— Set task a —
Count how many lines of the records below contain the string "would", with case counting. Give only the number.

— Excerpted passage —
GrovePi, Raspberry Pi, and the Universal Windows Platform: better together

Blinky on Steroids

This article introduces a C# and XAML UWP app that has the ambition to make you feel comfortable with Windows IoT. We’ll make a LED blink, measure the temperature, detect motion, and do some other internet-of-things like that. This means that you need extra hardware to fully enjoy it: a Raspberry Pi computer running Windows 10 and connected to a monitor, a GrovePi board, and of some Grove sensors from a typical starter kit.

The Universal Windows Platform app that is presented here, allows you to execute tests against the GrovePi board that is hooked to the Raspberry Pi computer, but -more important- against a range of sensors and actuators that are plugged into that board. The app also contains a project that hooks sensors and C# code together into a burglar alert.

The list of supported sensors includes:

    • LED (a.k.a. Blinky)
    • Button 
    • Light Sensor
    • Passive Infrared Motion Sensor
    • Rotary Angle Sensor (knob) 
    • Temperature Sensor
    • Vibration Motor
    • LED Bar

Here’s a picture of the app and some of the hardware in action:

blinky

That picture brings me to the following quiz question: “How many Windows 10 devices does it take to make a picture of a blinking LED?

In case, the answer was 3:

  • The app was written on a Windows 10 development machine, and then
  • deployed to a Windows 10 Raspberry Pi, and finally
  • the picture was taken with a Windows 10 Lumia 950.

— Records supplied —
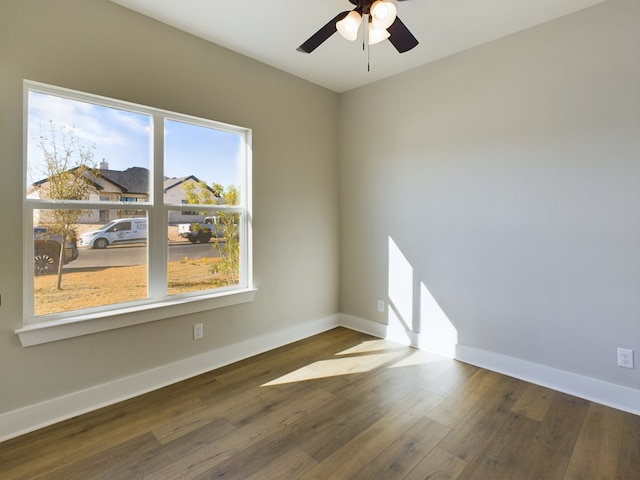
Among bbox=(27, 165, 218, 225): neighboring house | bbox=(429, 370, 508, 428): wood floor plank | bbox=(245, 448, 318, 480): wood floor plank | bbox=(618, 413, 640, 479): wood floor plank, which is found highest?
bbox=(27, 165, 218, 225): neighboring house

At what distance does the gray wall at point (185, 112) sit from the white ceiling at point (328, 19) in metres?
0.18

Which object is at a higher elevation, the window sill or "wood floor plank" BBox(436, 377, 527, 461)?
the window sill

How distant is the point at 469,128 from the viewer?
2975 millimetres

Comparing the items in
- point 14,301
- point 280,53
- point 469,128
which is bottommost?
point 14,301

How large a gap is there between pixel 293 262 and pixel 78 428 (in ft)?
7.06

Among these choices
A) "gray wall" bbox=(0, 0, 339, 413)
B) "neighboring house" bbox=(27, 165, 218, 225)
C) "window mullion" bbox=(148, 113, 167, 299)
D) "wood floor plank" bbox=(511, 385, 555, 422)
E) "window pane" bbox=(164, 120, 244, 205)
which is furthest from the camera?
"window pane" bbox=(164, 120, 244, 205)

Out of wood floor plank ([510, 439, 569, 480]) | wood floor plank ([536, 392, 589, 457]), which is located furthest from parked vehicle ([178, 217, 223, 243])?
wood floor plank ([536, 392, 589, 457])

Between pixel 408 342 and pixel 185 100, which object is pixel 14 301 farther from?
pixel 408 342

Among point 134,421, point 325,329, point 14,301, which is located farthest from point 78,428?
point 325,329

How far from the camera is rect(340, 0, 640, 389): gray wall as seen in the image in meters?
2.29

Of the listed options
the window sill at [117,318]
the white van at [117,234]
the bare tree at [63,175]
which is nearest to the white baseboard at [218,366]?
the window sill at [117,318]

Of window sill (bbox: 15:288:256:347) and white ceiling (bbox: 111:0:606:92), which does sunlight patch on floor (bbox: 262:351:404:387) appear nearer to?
window sill (bbox: 15:288:256:347)

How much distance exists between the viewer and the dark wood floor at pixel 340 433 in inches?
68.9

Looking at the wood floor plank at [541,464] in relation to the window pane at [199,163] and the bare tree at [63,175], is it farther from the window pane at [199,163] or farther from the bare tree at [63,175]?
the bare tree at [63,175]
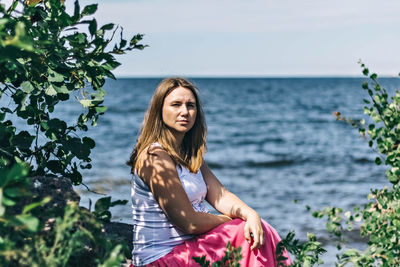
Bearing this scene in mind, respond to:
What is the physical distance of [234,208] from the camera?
369 centimetres

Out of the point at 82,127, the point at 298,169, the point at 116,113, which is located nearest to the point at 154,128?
the point at 82,127

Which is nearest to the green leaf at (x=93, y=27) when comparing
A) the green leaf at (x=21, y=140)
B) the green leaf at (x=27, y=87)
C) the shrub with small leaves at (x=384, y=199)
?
the green leaf at (x=27, y=87)

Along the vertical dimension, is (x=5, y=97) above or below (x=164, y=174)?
above

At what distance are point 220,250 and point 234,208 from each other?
19.3 inches

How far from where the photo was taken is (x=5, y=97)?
3375 mm

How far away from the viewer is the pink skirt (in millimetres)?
3250

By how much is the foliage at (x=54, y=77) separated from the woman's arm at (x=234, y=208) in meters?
1.01

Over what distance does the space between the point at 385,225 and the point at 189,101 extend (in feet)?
5.41

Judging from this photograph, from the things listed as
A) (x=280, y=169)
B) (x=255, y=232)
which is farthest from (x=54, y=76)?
(x=280, y=169)

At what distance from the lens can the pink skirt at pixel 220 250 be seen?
10.7ft

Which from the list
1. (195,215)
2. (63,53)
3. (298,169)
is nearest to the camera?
(63,53)

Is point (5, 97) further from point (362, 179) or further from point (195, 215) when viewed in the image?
point (362, 179)

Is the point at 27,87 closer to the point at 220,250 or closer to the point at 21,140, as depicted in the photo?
the point at 21,140

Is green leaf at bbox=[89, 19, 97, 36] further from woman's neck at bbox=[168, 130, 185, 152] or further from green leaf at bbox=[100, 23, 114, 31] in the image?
woman's neck at bbox=[168, 130, 185, 152]
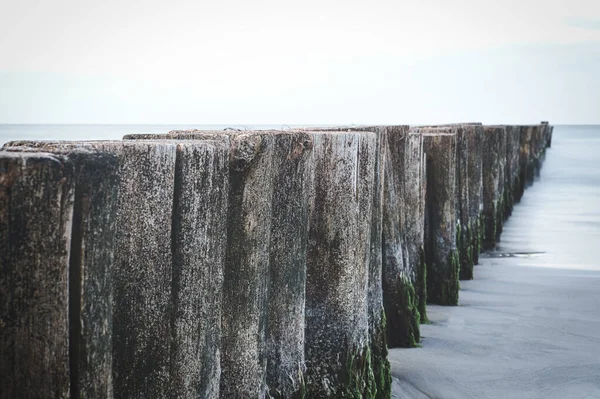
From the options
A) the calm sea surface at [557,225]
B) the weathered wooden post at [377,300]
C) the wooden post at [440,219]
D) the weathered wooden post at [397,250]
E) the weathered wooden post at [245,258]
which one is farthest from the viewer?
the calm sea surface at [557,225]

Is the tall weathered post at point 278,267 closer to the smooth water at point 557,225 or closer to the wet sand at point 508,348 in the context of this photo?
the wet sand at point 508,348

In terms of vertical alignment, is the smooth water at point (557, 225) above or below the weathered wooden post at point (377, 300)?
below

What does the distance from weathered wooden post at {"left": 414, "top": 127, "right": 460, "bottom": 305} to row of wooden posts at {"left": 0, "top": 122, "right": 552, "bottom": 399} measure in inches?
49.6

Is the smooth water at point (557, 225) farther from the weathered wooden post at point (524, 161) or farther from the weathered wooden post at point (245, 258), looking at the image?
the weathered wooden post at point (245, 258)

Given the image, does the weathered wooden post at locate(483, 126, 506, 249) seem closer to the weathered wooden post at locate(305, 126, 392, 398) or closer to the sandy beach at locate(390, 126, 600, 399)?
the sandy beach at locate(390, 126, 600, 399)

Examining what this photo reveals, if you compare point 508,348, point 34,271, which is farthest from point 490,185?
point 34,271

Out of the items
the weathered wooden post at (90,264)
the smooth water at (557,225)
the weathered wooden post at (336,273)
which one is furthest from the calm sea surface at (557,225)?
the weathered wooden post at (90,264)

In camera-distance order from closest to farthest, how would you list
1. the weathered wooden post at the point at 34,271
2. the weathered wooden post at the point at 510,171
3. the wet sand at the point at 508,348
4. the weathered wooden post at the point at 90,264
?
the weathered wooden post at the point at 34,271 < the weathered wooden post at the point at 90,264 < the wet sand at the point at 508,348 < the weathered wooden post at the point at 510,171

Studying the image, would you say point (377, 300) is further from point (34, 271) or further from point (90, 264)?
point (34, 271)

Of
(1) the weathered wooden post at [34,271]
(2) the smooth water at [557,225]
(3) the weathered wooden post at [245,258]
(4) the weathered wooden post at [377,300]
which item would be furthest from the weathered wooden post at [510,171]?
(1) the weathered wooden post at [34,271]

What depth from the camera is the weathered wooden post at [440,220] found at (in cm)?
616

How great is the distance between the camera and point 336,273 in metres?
3.49

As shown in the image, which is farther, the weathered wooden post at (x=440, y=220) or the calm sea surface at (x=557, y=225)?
the calm sea surface at (x=557, y=225)

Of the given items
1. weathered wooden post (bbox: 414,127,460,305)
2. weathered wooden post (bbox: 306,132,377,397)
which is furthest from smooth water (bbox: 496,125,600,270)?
weathered wooden post (bbox: 306,132,377,397)
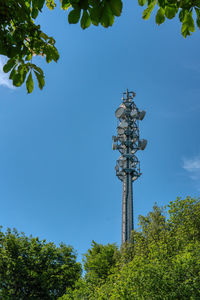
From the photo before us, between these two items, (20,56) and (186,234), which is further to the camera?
(186,234)

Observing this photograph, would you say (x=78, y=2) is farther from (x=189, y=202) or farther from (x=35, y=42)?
(x=189, y=202)

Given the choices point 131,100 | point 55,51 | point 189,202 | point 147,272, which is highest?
point 131,100

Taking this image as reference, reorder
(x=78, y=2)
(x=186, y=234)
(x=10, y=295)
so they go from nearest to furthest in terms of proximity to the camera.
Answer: (x=78, y=2) → (x=186, y=234) → (x=10, y=295)

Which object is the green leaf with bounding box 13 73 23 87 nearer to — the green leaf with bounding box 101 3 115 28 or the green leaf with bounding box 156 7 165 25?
the green leaf with bounding box 101 3 115 28

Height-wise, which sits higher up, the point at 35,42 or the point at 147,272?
the point at 35,42

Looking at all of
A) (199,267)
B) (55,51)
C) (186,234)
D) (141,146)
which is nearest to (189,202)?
(186,234)

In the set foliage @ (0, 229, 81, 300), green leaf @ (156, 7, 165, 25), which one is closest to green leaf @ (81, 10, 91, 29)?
green leaf @ (156, 7, 165, 25)

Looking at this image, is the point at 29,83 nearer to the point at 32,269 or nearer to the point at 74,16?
the point at 74,16

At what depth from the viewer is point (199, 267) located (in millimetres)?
11602

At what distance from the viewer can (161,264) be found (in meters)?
12.6

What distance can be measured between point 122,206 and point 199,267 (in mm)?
18038

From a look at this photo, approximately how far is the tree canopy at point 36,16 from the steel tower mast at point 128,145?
27573mm

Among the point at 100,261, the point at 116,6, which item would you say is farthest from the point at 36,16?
the point at 100,261

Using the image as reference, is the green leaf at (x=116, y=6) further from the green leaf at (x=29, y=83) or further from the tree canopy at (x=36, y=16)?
the green leaf at (x=29, y=83)
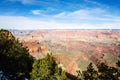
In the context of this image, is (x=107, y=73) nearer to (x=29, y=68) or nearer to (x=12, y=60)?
(x=29, y=68)

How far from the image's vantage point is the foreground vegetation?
3578cm

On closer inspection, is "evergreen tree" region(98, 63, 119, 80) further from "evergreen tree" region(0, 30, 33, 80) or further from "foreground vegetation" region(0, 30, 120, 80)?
"evergreen tree" region(0, 30, 33, 80)

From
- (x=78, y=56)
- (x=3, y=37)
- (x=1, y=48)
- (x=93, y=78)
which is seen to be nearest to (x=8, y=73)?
(x=1, y=48)

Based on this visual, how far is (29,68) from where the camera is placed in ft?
155

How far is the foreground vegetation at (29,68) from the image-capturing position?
35.8 m

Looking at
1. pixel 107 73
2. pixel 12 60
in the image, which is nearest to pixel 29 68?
pixel 12 60

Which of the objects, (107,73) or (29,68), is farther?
(29,68)

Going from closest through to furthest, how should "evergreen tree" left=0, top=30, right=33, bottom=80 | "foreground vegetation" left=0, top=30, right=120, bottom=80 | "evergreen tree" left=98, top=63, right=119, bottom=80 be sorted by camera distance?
"evergreen tree" left=98, top=63, right=119, bottom=80 < "foreground vegetation" left=0, top=30, right=120, bottom=80 < "evergreen tree" left=0, top=30, right=33, bottom=80

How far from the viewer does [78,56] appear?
151500 millimetres

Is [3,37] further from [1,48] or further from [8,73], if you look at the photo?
[8,73]

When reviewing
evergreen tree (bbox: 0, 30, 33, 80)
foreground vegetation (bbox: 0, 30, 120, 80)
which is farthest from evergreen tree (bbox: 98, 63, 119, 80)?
evergreen tree (bbox: 0, 30, 33, 80)

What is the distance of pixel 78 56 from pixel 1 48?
110087mm

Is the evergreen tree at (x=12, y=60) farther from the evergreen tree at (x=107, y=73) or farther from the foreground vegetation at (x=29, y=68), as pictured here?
the evergreen tree at (x=107, y=73)

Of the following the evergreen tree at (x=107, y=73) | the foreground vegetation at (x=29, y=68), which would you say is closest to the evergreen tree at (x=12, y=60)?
the foreground vegetation at (x=29, y=68)
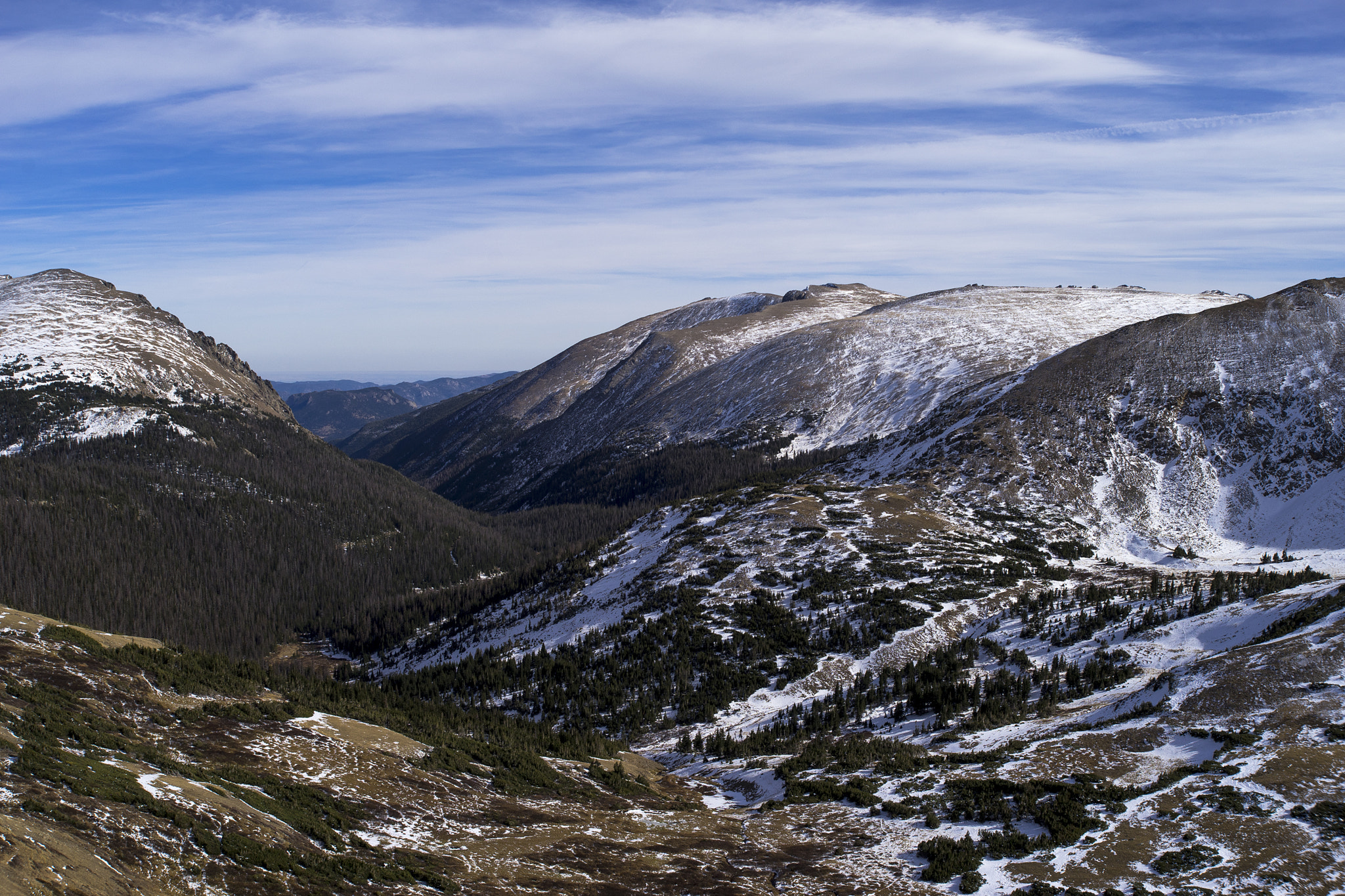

— Set task b —
According to the GrovePi article, what device was used to take the picture of the app and hardware?

— Output a —
6

— Output b —
A Windows 10 Lumia 950.